How has your affiliation with the T. Howard Foundation influenced your career?

It’s the community more than anything else in relation to my career. Literally that week we were in DC… THE BEST GROUP OF PEOPLE. Till this day we keep in touch with one another and in a small way you have an unexpected group of people rooting for you because they get it. Everyone had goals and were determined to go after them.  Including the staff!!! The staff was honest, and truly showed up- where it’s difficult to be seen at times at work, especially in the beginning of one’s career. Raphael and Tjwana- I don’t think they are at THF anymore, but shout-out to them. Thee undeniable moments of laughter and simply being heard. It’s the support for me.

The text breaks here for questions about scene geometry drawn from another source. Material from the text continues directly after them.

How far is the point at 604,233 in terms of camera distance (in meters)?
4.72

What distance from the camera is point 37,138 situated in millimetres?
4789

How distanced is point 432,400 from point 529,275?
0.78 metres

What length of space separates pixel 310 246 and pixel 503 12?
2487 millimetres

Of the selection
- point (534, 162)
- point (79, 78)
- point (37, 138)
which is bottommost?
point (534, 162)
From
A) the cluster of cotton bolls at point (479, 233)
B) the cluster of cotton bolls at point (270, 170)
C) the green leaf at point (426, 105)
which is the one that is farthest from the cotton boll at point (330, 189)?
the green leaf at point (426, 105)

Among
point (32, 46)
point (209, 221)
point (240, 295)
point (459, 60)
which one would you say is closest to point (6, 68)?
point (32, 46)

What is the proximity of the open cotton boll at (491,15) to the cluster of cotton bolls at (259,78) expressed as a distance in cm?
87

What personal attributes have been essential to your career success?

YOU MUST LIKE YOU, BELIEVE YOU, & ROOT FOR YOU. When I tell you straight out of college I reeked of desperation! I just wanted to be liked and get that family approval etc. (shout-out to my therapist Essence) by working late nights, really late. I literally had no conception of worth especially when it came to getting paid, if you know what I mean, okayyyy. Battling with myself during the beginning of the pandemic, I learned to become so confident that if my role were to go away, I know that I’m good. I AM GOOD. I’ve always and continue to figure it out in a way that best suites me at that season of my life. I am always gonna be good. I was so obsessed with career gain/climbing the ladder that it led to my own detriment. During the pandemic, for the first time because we were in the house, I had to really consider my values and who I am and who I want to be-which is something you don’t think about when you are always on the go. Like I have been working since in high school, did a million things- I remember in college I just did the MOST. Just to prove to people (who really don’t care) that I am worth something. And thinking back I just needed clarity in what I wanted rather than striving to become what other people assumed I would be-if that makes sense? I love me because of me and only me and that’s essential.

If you were entering this career today, how would you prepare to facilitate entry?

This is a hard question because I don’t know. Like while I realized so many things literally recently, I am also grateful because I wouldn’t be who I am and where I am today, and I have so much more in my life. Like I feel aligned for the first time. I think the best way for me to prepare entry is giving myself grace. Being kinder to myself. If I knew – what I didn’t have the vocab for then- I would tell myself that spending more time with myself – in stillness – would allow me to recognize my values earlier. I just remember comparing myself and literally beating myself up because I felt “so behind.” So in order to compensate, I actually did all my readings in college (no one does that), had 4 jobs, and did a billion other things. Like it takes time to gain confidence specifically in your career. If possible, work on confidence in solitude. Don’t be busy just to say you are busy. What makes you valuable? Why do you like you, if you even do? I feel like if I would have asked my 21-year old self that, I would start crying or something.

Are you extroverted or introverted? How does this show up in your professional life?

VERY INTROVERTED. But also I am an adult. Again taking the time to get to know who are you WILL REALLY help you and also who you want to be around. Frankly that wouldn’t matter (being introverted or extroverted) if you are working around the right people. That’s why I personally love the tech/start up environment. I know people who are awkward vice versa and that part of their personality makes working with them fun and unique. For me, ultimately, I am getting the work done regardless. Ironically, I prefer avoiding confrontation, but I have no problem being confronted or asked a question. If I don’t know I don’t know or the famous “let me get back to you on that once I’ve gathered my thoughts.”

How do you re-charge at work?

Re-charge….. I am lucky to work from home and have an amazing team where they consistently check-in about band width. Like when people work after hours, it’s strange. By stopping when work stops, taking breaks, having a full lunch. I am honestly not exhausted for the most part.